Task details:
In the reply, include exactly the lines of the entries below from the first to the line with "A: Black bear (Ursus americanus).", that line included.

Collected data entries

——————

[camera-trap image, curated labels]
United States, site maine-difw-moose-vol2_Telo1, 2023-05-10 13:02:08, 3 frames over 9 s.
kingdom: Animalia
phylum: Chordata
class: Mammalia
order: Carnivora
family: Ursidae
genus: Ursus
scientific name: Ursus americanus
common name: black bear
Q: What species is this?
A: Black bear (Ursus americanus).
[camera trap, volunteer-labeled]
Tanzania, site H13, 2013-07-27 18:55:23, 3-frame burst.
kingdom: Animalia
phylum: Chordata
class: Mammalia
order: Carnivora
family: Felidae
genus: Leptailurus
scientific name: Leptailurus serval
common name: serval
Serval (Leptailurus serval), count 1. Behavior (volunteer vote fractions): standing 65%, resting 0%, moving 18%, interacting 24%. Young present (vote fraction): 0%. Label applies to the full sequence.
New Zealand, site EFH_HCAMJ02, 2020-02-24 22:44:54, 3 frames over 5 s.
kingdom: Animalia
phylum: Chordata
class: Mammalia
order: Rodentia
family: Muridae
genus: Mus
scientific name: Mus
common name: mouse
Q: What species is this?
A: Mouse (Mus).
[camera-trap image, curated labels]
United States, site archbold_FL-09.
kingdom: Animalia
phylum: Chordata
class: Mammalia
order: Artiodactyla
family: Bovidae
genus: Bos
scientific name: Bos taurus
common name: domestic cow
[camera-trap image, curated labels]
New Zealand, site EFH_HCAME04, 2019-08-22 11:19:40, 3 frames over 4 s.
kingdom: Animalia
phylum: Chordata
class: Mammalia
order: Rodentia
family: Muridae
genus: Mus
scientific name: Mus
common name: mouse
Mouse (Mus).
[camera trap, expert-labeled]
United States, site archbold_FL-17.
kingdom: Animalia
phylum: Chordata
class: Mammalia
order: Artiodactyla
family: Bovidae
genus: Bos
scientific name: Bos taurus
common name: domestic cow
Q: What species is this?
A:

——————

Answer area:
[camera-trap image, curated labels]
United States, site maine-difw-moose-vol2_Telo1, 2023-05-10 13:02:08, 3 frames over 9 s.
kingdom: Animalia
phylum: Chordata
class: Mammalia
order: Carnivora
family: Ursidae
genus: Ursus
scientific name: Ursus americanus
common name: black bear
Q: What species is this?
A: Black bear (Ursus americanus).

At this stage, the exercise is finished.